The closure, impacting 110 employees, occurs at a deeply ironic moment. The German government, alongside the European Commission, has been actively pursuing greater independence in raw material supply chains, spurred by Beijing’s recent tightening of export restrictions on rare earth elements and technologically critical metals. China’s dominance as the primary exporter of numerous crucial materials has underscored vulnerability, prompting initiatives to bolster domestic and European production. RW Silicium’s demise undermines these efforts considerably.
The factors contributing to the plant’s downfall reveal a complex and troubling confluence of circumstances. A sharp increase in electricity prices following Russia’s invasion of Ukraine – reportedly tripling costs to nine cents per kilowatt-hour – proved insurmountable. Simultaneously, a broader industrial crisis in Germany has dampened demand, while heavily subsidized silicon produced in China exerts relentless downward pressure on global market prices. RW Silicium reportedly struggled to produce at prices even covering 60% of its production costs.
The situation at RW Silicium is not isolated. Duisburg-based PCC Group, similarly, temporarily halted silicon production in Iceland earlier this year, resulting in layoffs for over 100 employees. PCC’s CEO, Peter Wenzel, accuses European markets of being insufficiently protected from “unfair and often ruinous” competition originating from nations employing significantly lower standards regarding social considerations, worker safety, human rights and environmental protections.
The most contentious aspect of the issue revolves around what Wenzel describes as “dumping imports from China” particularly from the Xinjiang province. He alleges that significant quantities of silicon and related products are being manufactured using forced labor and environmentally unsustainable practices, effectively circumventing existing regulations and undercutting legitimate European producers. PCC hopes an anti-dumping complaint filed with the Icelandic Ministry of Economy might alleviate this pressure, though a reopening of their facility remains uncertain.

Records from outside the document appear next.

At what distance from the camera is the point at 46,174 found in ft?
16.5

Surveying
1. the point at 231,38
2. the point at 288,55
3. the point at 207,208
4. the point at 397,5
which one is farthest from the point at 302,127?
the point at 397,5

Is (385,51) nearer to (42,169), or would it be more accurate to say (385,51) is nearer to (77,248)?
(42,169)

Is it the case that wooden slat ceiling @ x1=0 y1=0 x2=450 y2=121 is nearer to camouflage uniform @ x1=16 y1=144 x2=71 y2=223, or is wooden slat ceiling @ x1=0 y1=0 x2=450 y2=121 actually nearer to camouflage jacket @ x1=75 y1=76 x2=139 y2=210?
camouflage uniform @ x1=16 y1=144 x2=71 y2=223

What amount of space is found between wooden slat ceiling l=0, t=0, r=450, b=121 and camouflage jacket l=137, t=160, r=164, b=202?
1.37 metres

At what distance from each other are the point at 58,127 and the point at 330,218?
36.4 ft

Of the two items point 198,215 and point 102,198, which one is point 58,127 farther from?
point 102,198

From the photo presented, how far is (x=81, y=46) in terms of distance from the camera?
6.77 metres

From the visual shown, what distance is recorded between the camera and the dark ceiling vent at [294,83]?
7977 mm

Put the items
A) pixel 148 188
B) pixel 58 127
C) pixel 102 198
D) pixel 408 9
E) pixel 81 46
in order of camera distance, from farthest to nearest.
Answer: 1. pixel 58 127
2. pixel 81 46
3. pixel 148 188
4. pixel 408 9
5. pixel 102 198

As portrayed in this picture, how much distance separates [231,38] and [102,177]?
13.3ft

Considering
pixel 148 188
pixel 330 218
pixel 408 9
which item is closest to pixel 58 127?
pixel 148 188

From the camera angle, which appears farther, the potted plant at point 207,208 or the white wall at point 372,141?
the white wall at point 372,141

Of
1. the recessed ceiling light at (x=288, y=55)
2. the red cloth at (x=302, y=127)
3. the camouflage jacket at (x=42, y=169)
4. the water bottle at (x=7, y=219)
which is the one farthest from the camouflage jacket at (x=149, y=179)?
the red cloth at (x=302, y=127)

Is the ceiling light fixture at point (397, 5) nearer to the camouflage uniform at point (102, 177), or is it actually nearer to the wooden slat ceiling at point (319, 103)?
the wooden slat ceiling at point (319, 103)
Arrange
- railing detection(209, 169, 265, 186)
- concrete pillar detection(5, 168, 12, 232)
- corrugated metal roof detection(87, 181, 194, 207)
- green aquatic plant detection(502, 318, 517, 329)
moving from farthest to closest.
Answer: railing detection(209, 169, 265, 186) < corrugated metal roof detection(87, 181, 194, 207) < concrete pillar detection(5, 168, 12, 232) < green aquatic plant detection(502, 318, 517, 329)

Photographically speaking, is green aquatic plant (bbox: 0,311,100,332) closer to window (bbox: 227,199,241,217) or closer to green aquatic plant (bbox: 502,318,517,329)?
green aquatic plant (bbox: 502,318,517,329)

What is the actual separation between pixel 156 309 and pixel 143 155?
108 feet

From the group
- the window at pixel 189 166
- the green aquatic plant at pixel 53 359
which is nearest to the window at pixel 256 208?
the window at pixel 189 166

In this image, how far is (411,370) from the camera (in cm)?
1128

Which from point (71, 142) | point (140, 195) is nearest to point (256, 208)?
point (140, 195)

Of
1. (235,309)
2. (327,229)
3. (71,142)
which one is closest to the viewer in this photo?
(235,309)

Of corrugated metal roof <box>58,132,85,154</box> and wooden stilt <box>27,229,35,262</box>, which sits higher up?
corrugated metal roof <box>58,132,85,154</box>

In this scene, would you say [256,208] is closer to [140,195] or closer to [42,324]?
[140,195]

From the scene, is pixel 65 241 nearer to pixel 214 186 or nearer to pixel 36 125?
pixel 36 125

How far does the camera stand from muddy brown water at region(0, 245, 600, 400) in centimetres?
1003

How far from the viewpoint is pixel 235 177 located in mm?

The closure of RW Silicium and the struggles of PCC highlight a critical disconnect between Germany’s stated ambition for industrial resilience and the harsh realities of global competition. The inability to effectively address the issue of subsidized, potentially illegally produced, imports from China raises serious questions about the long-term sustainability of Germany’s industrial sector and the efficacy of policies aimed at achieving strategic autonomy. The incident serves as a cautionary tale, underscoring the need for a more proactive and assertive approach to safeguarding European industry in the face of predatory trade practices and questionable labor conditions.